[Text provided]
Friday Fish Wrap 6.28.19

Five things worth knowing this week

1 – It’s almost Vashon Summer Arts Fest Time!

It’s true.  We’re doing it again.

We’re talking about Vashon Summer Arts Fest, VCA’s annual two-month long summer arts festival that is set to run from Friday, July 5th through Sunday, August 25th.

Say what?

It started as half brainstorm and half “just have to do it now” idea. What would happen if we opened our galleries to all Vashon artists and hung a new show every week for an entire summer?  It seemed equal parts madness and brilliance. So, we did it.  Vashon Summer Arts Fest was born last year and was a success by every measure.

If you missed it, Vashon Summer Arts Fest is a juried festival open to any and all Vashon-based artists. Each artist is given a two-week show and a designated wall or floor space “mini-gallery” on which to display their art.

The 2019 edition will showcase and sell artwork by more than 100 Vashon Island visual artists in 40 solo and collaborative exhibits held in the Koch Gallery, the Fong-Wheeler atrium, and Mann Gift Shop.

Here’s the July line up . . .

July 5th will be the grand opening featuring solo works by Kim Farrell, Lindsay Dakota, Robin Jones, Roman Zlobin, Taylor Renno, and Vladimir Luna.

Michelle Lassaline and Nate Clark will also debut their group show.

For July 12th, Gordon Barnett will bring us a mélange of his famous bells.

Occupying most of the atrium floor will be the incredibly popular Vashon MakerSpace group show featuring the work of Neil Wiesblott, Bob Powell, James Chesney, Jeff Berend, Jude Spaith, Lee Beck, Maria Higuera, Mary Rose O’Reilley, Odin Lonning, Steve Caldwell and Steve Schllossman.

On July 19th Christopher Allen, Jo Robinson, Karlista Rickerson, Kate Munson, and Lenard Yen will mount solo shows and Jon-Eric Schafer will bring in a group show of plein air painters.

[Exercise 1]
Name every artist the arts fest newsletter lists as showing solo works at the July 5th grand opening.
[Exercise 2]
Transcribe the passage of the arts fest newsletter starting at "July 5th will be" and ending at "plein air painters.".

[Source material]
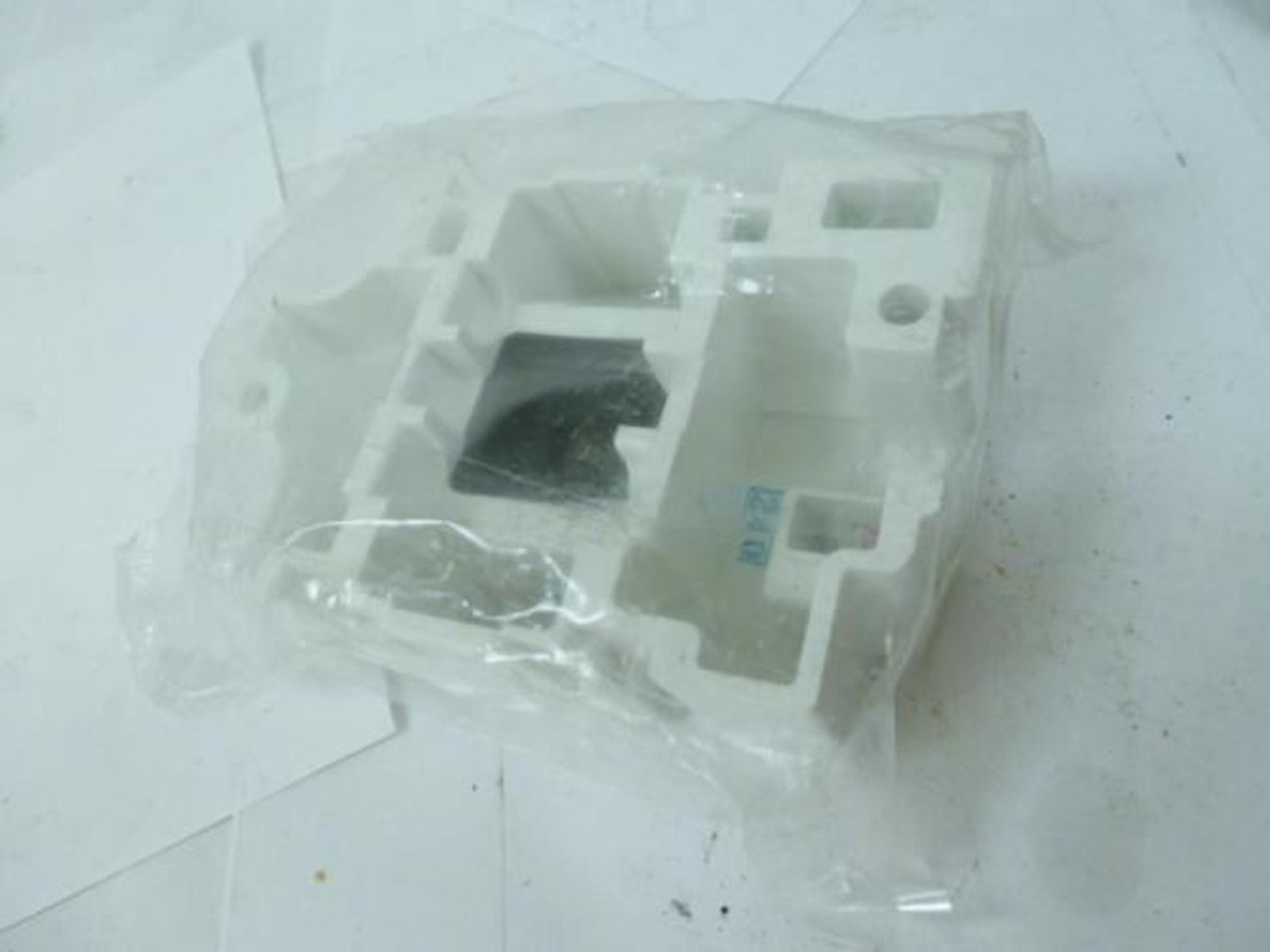 Dayton 2UXJ4; IEC Contactor Coil; 240V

[Task output 1]
Kim Farrell, Lindsay Dakota, Robin Jones, Roman Zlobin, Taylor Renno, Vladimir Luna

[Task output 2]
July 5th will be the grand opening featuring solo works by Kim Farrell, Lindsay Dakota, Robin Jones, Roman Zlobin, Taylor Renno, and Vladimir Luna.

Michelle Lassaline and Nate Clark will also debut their group show.

For July 12th, Gordon Barnett will bring us a mélange of his famous bells.

Occupying most of the atrium floor will be the incredibly popular Vashon MakerSpace group show featuring the work of Neil Wiesblott, Bob Powell, James Chesney, Jeff Berend, Jude Spaith, Lee Beck, Maria Higuera, Mary Rose O’Reilley, Odin Lonning, Steve Caldwell and Steve Schllossman.

On July 19th Christopher Allen, Jo Robinson, Karlista Rickerson, Kate Munson, and Lenard Yen will mount solo shows and Jon-Eric Schafer will bring in a group show of plein air painters.